(Scene question records)
▽

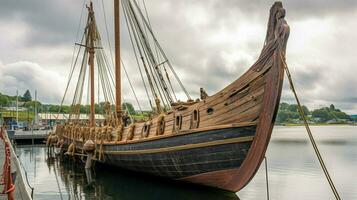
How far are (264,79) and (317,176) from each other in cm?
1175

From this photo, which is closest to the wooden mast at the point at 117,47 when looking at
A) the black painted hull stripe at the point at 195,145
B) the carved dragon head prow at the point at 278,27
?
the black painted hull stripe at the point at 195,145

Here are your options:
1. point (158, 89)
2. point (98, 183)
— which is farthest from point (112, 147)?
point (158, 89)

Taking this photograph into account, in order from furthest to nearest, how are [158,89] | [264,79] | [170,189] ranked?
[158,89] → [170,189] → [264,79]

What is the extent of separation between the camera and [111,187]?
51.4 ft

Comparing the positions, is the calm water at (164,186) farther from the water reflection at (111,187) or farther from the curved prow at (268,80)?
the curved prow at (268,80)

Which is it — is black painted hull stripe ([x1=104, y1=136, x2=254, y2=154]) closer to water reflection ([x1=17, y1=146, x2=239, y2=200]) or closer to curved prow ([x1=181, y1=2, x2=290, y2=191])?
curved prow ([x1=181, y1=2, x2=290, y2=191])

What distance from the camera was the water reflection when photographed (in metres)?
12.8

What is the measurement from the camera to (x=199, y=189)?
1287 centimetres

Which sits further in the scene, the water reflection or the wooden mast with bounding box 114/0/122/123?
the wooden mast with bounding box 114/0/122/123

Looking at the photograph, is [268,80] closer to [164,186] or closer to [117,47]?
[164,186]

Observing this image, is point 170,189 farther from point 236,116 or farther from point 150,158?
point 236,116

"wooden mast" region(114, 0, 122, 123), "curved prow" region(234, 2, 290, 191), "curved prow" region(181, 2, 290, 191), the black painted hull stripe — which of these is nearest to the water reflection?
the black painted hull stripe

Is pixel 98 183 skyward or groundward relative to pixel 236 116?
groundward

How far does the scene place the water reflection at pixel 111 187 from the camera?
41.9ft
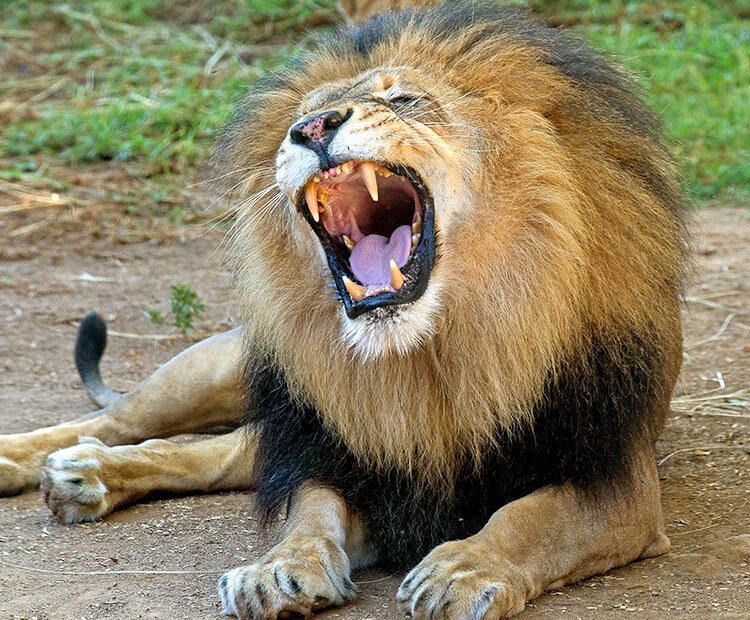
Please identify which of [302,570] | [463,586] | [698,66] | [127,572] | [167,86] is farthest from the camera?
[698,66]

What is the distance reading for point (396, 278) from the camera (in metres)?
2.48

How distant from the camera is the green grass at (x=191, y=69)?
7.32m

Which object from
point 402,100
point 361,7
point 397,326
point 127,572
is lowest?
point 127,572

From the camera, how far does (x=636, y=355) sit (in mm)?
2641

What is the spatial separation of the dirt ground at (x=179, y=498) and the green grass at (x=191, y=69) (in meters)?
0.96

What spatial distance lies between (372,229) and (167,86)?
222 inches

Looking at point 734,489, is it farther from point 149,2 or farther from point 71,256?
point 149,2

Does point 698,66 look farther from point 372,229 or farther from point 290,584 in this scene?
point 290,584

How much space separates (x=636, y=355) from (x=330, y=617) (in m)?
0.92

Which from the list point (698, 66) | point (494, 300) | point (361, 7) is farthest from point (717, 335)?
point (698, 66)

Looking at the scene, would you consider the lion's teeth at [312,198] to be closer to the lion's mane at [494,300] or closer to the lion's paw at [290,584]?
the lion's mane at [494,300]

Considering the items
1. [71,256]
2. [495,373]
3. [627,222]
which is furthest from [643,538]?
[71,256]

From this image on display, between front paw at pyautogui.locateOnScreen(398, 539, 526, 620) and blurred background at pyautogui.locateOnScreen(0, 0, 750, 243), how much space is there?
3.98 m

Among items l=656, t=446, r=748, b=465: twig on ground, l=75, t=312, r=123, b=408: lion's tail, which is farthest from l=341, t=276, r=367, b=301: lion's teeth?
l=75, t=312, r=123, b=408: lion's tail
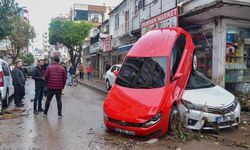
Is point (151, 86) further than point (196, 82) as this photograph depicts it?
No

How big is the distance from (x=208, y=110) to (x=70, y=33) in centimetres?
3682

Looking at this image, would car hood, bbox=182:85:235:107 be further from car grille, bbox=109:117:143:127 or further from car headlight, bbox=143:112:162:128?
car grille, bbox=109:117:143:127

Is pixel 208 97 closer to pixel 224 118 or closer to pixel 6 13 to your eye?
pixel 224 118

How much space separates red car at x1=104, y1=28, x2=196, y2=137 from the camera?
692 centimetres

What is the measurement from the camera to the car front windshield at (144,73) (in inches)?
304

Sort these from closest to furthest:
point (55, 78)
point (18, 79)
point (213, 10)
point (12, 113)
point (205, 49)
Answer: point (55, 78) → point (12, 113) → point (18, 79) → point (213, 10) → point (205, 49)

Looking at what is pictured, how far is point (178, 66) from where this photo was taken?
8.08 meters

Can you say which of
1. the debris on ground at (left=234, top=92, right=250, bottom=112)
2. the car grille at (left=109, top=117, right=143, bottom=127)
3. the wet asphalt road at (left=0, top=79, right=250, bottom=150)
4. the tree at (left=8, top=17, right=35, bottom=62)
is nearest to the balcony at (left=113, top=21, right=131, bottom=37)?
the debris on ground at (left=234, top=92, right=250, bottom=112)

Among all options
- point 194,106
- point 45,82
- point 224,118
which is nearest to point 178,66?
point 194,106

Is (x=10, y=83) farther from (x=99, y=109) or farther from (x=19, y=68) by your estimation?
(x=99, y=109)

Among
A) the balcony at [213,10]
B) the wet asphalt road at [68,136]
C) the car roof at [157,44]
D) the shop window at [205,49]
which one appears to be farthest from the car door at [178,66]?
the shop window at [205,49]

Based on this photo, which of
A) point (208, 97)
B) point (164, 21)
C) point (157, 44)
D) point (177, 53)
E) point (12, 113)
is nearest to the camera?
point (208, 97)

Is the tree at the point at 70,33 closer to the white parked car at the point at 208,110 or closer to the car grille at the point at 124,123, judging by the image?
the white parked car at the point at 208,110

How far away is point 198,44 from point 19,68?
755 centimetres
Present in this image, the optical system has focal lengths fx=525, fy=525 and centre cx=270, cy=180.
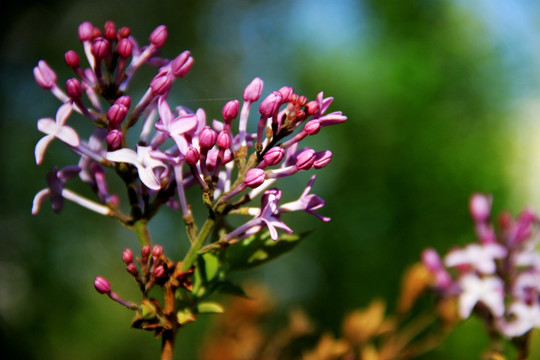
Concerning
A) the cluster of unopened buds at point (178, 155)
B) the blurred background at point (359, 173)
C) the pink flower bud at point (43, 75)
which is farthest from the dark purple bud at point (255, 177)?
the blurred background at point (359, 173)

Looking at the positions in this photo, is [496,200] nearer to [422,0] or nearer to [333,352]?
[422,0]

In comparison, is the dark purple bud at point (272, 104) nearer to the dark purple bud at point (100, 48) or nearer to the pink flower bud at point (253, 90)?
the pink flower bud at point (253, 90)

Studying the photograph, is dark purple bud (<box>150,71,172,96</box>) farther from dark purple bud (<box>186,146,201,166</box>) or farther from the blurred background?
the blurred background

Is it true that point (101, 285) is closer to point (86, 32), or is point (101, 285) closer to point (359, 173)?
point (86, 32)

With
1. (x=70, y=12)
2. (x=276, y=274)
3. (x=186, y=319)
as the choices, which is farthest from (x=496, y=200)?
(x=70, y=12)

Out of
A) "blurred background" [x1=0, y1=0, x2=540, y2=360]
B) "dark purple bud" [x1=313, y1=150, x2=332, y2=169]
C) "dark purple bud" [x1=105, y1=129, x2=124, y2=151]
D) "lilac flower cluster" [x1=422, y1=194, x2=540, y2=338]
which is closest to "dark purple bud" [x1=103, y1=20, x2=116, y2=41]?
"dark purple bud" [x1=105, y1=129, x2=124, y2=151]

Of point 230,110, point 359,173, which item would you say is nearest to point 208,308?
point 230,110

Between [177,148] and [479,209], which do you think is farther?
[479,209]
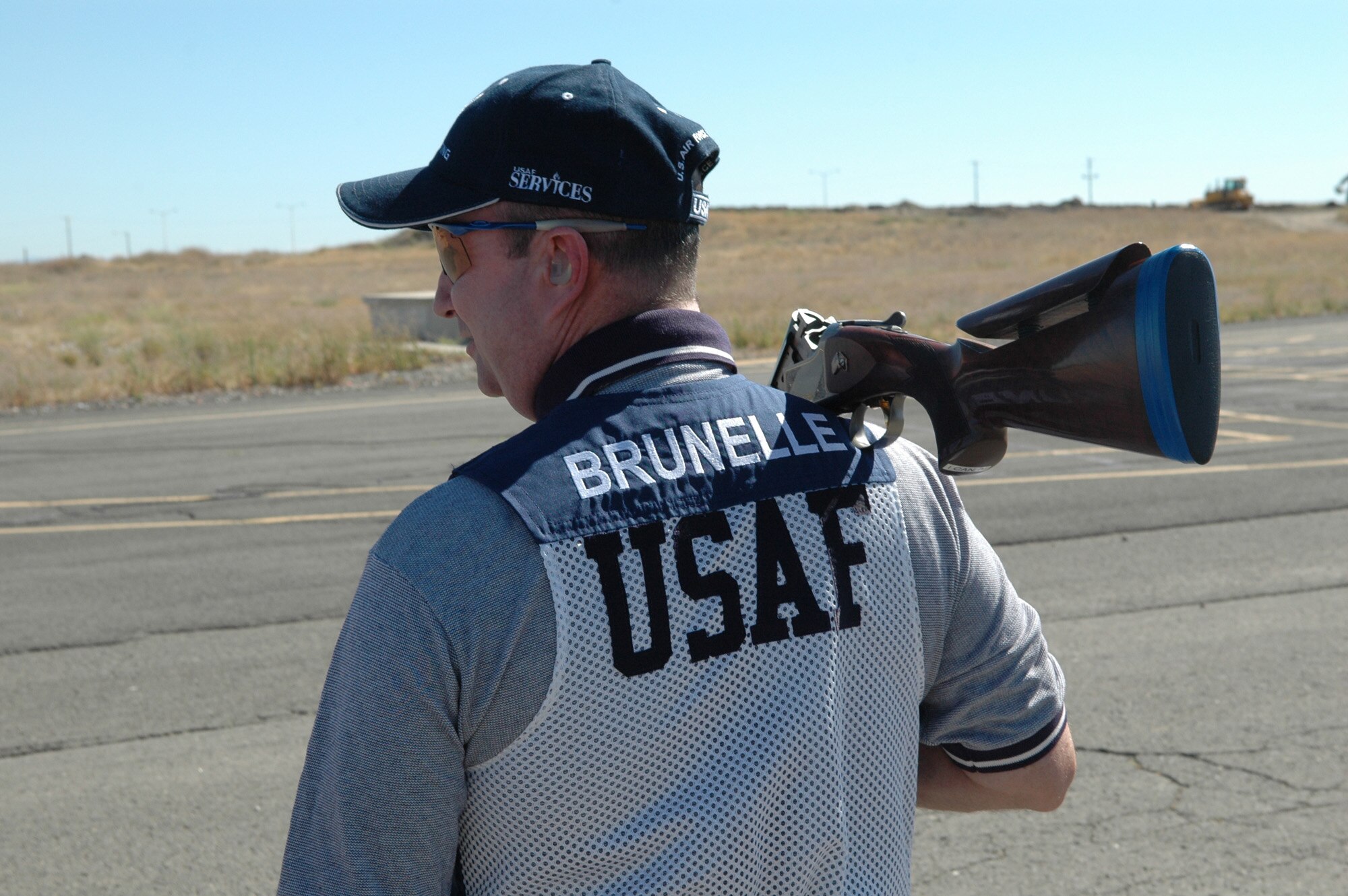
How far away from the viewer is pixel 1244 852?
3.89 metres

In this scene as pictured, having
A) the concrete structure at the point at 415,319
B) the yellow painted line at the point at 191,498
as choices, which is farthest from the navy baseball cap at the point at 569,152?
the concrete structure at the point at 415,319

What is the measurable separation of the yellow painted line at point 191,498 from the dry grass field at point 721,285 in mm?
8072

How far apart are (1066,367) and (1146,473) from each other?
9.20 metres

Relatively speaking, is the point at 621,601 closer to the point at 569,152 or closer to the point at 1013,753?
the point at 569,152

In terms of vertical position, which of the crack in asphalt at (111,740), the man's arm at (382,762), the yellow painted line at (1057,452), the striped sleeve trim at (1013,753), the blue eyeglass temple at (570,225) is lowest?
the crack in asphalt at (111,740)

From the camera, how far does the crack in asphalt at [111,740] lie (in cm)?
491

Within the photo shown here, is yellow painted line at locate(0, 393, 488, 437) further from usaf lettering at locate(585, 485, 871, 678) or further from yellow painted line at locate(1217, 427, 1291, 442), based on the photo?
usaf lettering at locate(585, 485, 871, 678)

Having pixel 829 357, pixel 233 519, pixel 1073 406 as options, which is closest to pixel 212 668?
pixel 233 519

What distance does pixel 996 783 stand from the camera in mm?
1799

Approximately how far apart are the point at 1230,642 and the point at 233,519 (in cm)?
652

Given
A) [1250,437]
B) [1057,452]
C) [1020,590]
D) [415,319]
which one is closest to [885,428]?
[1020,590]

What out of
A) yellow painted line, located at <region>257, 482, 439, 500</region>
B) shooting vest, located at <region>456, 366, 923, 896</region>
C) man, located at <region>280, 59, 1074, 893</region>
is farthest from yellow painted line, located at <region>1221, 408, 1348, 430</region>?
Result: shooting vest, located at <region>456, 366, 923, 896</region>

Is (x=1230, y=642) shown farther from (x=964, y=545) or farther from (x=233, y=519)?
(x=233, y=519)

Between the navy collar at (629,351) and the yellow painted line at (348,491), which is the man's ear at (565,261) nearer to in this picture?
the navy collar at (629,351)
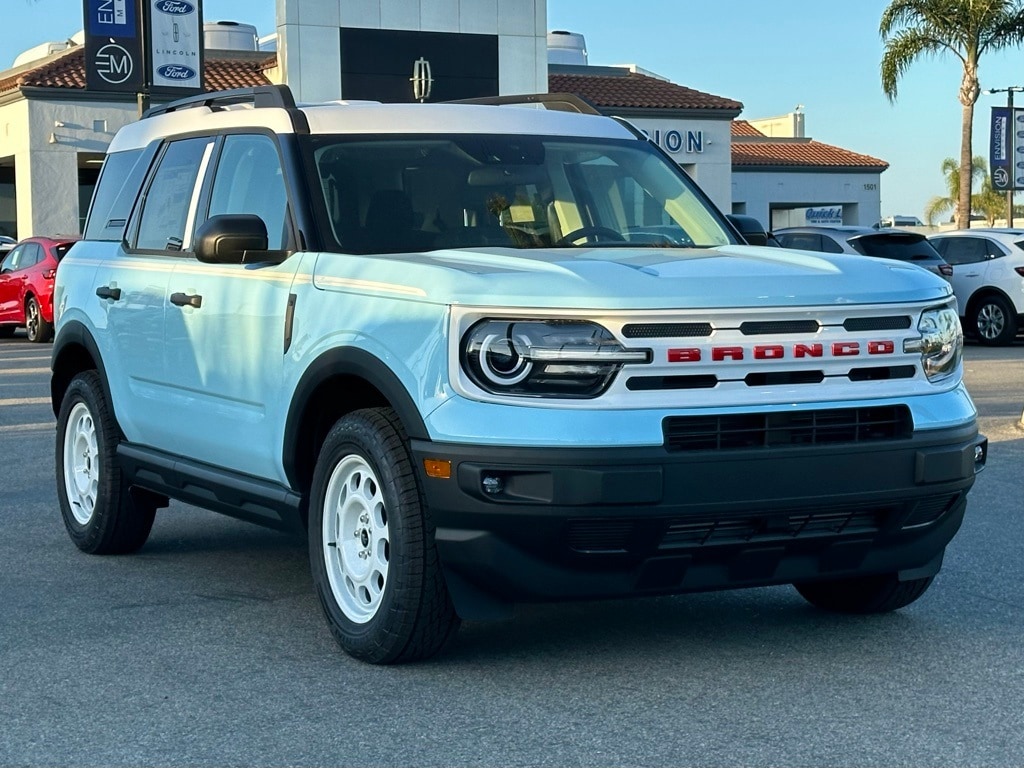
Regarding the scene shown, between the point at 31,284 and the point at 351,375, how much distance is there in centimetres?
1969

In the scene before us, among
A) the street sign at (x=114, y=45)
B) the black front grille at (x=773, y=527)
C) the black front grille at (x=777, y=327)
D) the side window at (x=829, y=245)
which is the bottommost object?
the black front grille at (x=773, y=527)

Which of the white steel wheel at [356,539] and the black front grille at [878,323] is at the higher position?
the black front grille at [878,323]

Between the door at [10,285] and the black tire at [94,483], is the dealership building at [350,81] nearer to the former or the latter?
the door at [10,285]

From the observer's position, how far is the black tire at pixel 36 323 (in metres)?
24.0

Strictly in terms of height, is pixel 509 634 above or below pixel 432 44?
below

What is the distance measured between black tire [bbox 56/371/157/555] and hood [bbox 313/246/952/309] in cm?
209

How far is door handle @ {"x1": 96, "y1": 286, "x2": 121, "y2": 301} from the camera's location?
7184 mm

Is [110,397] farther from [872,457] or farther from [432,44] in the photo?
[432,44]

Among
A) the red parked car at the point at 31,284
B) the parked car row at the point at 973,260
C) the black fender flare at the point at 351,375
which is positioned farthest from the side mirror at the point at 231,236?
the red parked car at the point at 31,284

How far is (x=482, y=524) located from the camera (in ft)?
16.0

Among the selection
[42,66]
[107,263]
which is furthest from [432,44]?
[107,263]

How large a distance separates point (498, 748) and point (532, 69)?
1520 inches

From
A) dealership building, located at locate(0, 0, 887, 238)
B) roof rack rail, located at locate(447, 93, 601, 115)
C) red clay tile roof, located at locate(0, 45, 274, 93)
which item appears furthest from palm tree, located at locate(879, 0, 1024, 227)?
roof rack rail, located at locate(447, 93, 601, 115)

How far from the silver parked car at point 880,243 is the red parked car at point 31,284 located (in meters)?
10.5
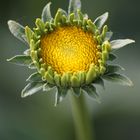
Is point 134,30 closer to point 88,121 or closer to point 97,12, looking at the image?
point 97,12

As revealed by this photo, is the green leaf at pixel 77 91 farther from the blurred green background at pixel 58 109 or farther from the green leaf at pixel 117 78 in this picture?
the blurred green background at pixel 58 109

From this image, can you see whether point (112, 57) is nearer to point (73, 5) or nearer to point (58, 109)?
point (73, 5)

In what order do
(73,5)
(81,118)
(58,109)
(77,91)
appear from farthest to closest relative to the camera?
(58,109) → (81,118) → (73,5) → (77,91)

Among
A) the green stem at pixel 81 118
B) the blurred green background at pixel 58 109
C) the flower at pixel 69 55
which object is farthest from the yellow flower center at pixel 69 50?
the blurred green background at pixel 58 109

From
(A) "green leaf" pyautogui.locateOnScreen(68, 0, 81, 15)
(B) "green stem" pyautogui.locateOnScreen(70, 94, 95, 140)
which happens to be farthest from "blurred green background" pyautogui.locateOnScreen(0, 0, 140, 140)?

△

■ What you should do
Recast the lines from the start of the records through the line containing "[158,89] → [170,189] → [264,79]" as a numbered list, skipping blank lines and leaving out the pictures.

■ Exercise output
1. How far are (264,79) and (317,176) from each other in cm?
2. 1175
3. From this photo, which is closest to the wooden mast at the point at 117,47 when looking at
4. A) the black painted hull stripe at the point at 195,145
5. B) the carved dragon head prow at the point at 278,27
6. ?
7. the black painted hull stripe at the point at 195,145
8. Here are your options:
9. 1. point (158, 89)
10. 2. point (98, 183)
11. — which is farthest from point (112, 147)?
12. point (158, 89)
13. Taking this photograph into account, in order from furthest to nearest, how are [158,89] | [264,79] | [170,189] ranked?
14. [158,89] → [170,189] → [264,79]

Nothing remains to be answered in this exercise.